Гермиона явно не знала этого слова, и маркиз с вызовом взглянул на Ровену, словно ожидая, что она начнет объяснять его смысл.
— Кажется, — медленно произнесла Ровена, — это имеет отношение к предкам.
— Правильно, — кивнул маркиз. — Это история происхождения семьи.
— Значит, вы составляете свое родословное древо? — спросила Гермиона. — В одной из моих книг по истории на картинке изображено такое. Там столько разветвлений, что я с трудом разобралась в них.
— Девушки редко интересуются историей, — удивился маркиз. — Кстати, мое родословное древо уходит корнями во времена до Вильгельма Завоевателя, и на нем можно увидеть по меньшей мере четырех королей.
— Какое интересное увлечение, — восторженно воскликнула Гермиона.
Ровена молчала, а маркиз сказал вдруг, глядя на ее нежный профиль:
— Не сомневаюсь, что вы с вашим практическим складом ума, Ровена, считаете мое увлечение пустой тратой времени.

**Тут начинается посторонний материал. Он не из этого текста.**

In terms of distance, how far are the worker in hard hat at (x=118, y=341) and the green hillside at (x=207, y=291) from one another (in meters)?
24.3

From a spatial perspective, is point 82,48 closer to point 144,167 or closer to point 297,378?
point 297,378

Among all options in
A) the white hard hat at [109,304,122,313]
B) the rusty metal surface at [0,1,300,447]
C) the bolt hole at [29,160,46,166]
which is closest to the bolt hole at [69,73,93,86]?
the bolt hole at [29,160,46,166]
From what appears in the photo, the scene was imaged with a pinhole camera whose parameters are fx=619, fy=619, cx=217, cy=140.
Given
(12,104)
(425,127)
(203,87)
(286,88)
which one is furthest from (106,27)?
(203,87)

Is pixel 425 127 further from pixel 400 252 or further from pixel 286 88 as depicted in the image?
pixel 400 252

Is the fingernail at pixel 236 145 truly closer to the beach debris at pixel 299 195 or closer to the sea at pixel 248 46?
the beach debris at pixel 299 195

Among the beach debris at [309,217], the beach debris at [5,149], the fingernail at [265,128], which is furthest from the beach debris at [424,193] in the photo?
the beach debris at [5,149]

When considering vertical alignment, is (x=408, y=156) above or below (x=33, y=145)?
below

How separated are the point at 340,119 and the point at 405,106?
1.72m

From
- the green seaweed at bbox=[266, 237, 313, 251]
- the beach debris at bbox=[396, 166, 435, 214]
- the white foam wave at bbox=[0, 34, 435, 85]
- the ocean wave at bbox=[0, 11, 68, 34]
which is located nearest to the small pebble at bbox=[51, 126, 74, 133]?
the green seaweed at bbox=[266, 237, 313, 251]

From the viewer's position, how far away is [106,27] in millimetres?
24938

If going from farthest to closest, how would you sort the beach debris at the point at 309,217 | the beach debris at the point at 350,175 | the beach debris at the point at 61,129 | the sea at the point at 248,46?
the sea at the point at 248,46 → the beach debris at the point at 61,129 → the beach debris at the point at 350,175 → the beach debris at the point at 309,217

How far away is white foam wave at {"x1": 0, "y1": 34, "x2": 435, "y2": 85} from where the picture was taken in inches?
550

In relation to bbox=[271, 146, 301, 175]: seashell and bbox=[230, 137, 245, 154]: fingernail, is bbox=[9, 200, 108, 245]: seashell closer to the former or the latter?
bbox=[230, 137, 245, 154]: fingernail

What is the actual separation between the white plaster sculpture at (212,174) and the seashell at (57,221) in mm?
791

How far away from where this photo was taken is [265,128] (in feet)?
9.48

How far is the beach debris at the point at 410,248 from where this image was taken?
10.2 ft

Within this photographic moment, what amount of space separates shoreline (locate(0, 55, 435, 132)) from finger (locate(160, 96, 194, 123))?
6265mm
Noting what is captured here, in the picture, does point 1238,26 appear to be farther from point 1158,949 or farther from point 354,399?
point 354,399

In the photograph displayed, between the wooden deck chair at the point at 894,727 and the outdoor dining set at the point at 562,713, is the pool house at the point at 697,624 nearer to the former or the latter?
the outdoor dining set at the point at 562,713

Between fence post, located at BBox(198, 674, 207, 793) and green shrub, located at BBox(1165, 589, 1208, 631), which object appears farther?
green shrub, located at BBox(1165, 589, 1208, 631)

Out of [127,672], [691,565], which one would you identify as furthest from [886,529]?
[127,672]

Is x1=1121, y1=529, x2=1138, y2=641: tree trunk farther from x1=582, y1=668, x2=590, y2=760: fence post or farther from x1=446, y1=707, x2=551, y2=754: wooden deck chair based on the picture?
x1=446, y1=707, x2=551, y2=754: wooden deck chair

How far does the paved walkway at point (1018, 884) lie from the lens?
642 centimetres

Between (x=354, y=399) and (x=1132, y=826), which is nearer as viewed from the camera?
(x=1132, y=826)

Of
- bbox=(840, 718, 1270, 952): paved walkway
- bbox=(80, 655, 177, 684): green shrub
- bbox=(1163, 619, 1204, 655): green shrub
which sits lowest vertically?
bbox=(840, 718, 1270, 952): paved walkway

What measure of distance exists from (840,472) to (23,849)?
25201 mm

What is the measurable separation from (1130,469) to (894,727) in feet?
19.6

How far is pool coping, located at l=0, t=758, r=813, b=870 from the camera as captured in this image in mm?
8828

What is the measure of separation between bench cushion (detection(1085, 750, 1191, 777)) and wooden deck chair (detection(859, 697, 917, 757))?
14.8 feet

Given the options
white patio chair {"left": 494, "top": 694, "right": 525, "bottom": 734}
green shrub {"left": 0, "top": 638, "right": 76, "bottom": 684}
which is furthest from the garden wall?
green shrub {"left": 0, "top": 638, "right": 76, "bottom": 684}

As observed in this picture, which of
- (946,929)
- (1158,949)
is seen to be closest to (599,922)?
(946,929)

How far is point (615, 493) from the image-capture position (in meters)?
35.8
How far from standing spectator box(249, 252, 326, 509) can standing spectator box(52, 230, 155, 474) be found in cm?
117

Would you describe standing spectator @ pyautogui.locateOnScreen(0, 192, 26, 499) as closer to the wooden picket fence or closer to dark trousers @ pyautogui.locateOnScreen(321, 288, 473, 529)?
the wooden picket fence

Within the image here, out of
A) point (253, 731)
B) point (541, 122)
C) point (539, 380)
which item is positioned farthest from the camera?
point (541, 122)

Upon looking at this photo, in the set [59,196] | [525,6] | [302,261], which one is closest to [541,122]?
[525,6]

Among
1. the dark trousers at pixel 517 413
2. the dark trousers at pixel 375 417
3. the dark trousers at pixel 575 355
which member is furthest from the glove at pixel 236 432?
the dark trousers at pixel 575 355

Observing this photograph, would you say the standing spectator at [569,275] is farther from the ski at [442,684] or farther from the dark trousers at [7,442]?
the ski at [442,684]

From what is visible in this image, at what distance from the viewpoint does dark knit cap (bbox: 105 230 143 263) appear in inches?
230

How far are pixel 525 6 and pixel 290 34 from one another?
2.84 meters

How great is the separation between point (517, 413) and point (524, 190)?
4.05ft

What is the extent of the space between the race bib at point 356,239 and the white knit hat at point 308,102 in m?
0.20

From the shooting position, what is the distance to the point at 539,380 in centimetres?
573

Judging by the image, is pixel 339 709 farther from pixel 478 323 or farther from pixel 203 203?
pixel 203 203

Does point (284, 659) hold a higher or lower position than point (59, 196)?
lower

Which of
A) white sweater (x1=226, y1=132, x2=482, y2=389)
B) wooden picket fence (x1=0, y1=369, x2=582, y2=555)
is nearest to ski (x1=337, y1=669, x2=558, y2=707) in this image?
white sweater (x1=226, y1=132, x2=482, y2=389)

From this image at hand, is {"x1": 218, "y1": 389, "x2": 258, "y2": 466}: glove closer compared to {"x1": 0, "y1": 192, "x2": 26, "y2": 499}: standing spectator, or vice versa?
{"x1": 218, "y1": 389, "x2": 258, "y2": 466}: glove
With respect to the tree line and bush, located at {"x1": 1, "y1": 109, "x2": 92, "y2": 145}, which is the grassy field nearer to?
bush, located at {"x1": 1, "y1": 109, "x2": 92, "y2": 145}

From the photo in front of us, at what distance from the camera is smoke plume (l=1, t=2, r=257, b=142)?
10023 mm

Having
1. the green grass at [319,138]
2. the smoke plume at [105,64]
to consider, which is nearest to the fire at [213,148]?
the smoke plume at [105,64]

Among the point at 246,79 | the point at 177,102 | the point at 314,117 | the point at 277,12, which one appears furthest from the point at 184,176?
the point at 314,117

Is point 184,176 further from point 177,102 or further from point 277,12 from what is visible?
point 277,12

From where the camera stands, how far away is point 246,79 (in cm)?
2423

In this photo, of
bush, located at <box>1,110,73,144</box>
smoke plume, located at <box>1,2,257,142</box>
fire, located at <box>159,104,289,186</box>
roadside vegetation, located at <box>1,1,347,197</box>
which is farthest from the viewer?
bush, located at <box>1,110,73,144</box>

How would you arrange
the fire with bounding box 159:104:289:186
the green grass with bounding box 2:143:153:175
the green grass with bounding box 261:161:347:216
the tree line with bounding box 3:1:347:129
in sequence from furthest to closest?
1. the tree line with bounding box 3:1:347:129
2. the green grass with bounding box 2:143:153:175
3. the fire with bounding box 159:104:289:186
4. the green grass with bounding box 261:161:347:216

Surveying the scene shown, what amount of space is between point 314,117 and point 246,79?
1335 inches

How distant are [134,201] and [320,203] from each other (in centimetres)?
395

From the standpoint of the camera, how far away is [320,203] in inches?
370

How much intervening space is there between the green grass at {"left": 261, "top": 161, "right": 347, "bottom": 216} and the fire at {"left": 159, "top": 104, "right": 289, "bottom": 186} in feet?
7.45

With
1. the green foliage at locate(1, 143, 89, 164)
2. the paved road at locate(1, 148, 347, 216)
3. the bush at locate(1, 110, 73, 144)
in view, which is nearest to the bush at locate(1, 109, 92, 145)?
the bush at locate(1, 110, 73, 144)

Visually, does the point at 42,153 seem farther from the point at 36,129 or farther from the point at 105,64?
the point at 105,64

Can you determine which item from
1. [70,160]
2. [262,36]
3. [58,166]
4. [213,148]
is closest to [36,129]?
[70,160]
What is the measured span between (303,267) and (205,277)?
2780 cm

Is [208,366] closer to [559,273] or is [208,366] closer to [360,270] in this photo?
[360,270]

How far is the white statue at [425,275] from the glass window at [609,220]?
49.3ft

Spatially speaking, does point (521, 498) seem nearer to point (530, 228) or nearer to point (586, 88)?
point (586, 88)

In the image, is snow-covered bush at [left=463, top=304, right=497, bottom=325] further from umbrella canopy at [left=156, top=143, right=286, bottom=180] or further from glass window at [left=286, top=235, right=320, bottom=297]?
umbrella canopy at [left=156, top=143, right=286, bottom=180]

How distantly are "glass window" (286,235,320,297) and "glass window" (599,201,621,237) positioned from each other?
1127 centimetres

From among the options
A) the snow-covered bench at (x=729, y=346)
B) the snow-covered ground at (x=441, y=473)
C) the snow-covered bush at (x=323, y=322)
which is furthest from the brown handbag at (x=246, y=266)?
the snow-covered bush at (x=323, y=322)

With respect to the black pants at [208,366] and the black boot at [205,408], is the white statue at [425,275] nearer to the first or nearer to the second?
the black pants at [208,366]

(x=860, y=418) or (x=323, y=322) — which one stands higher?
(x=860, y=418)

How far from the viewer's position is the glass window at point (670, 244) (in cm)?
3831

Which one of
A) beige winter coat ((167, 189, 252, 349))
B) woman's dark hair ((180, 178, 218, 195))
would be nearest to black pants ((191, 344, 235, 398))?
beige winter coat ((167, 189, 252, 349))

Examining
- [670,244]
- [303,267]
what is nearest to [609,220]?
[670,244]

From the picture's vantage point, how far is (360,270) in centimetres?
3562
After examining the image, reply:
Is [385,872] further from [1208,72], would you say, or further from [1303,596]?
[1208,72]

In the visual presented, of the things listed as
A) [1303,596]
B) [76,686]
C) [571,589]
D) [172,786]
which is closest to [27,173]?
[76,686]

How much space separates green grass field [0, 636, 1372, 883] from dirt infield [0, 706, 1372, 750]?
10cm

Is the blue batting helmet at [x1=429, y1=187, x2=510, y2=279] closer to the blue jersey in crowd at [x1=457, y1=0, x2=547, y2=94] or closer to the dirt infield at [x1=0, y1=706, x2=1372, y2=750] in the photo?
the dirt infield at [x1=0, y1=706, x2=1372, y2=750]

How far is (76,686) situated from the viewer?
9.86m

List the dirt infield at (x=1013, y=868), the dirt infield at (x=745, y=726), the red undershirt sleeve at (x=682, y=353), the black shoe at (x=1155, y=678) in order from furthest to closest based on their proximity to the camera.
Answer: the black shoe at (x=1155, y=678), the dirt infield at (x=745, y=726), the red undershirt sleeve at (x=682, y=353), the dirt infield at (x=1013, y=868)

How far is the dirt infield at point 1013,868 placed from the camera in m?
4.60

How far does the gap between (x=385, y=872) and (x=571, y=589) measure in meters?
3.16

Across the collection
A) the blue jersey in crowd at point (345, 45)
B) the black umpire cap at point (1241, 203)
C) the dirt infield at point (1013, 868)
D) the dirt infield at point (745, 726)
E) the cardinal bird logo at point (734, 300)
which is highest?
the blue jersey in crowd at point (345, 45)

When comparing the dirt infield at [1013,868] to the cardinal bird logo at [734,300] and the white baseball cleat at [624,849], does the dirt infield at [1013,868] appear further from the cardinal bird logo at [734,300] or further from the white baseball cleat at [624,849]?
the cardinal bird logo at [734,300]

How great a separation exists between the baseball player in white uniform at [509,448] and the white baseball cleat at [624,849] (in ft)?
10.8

— Думаю, милорд, у вас его достаточно, чтобы тратить подобным образом, — парировала Ровена. — Но мы в этом доме больше заботимся о живых людях, чем о давно ушедших.
— Именно этих слов я и ожидал от вас, — сказал маркиз, и Ровена тут же разозлилась на себя за то, что не потрудилась придумать что-нибудь пооригинальнее.
Она не понимала — почему, но как только маркизу становилось лучше, между ними снова начиналась словесная дуэль. Иногда это было забавно, но последнее время все чаще приводило ее в смущение.
В маркизе было нечто такое, что все время вызывало в Ровене желание спорить с ним по малейшему поводу.
Сколько ни убеждала себя Ровена, что нельзя относиться подобным образом к пациенту, как только маркиз переставал испытывать боль, ее начинало раздражать чувство превосходства над окружающими, с которым он держался.
Маркиз был чересчур самоуверен, он выглядел слишком властным и требовательным, и Ровене пришлось смириться с тем, что ему удалось стать центром внимания всей семьи.
Когда они собирались вместе, Гермиона, Марк и Лотти не могли говорить ни о чем, кроме маркиза. К тому же Ровена была уверена, что Гермиона не только постоянно думает о нем, но и грезит красивым, благородным джентльменом во сне.
Марк проводил на занятиях почти весь день, и, едва вернувшись домой, он тут же забрасывал сестер вопросами, часто самыми неожиданными, по поводу их знатного пациента.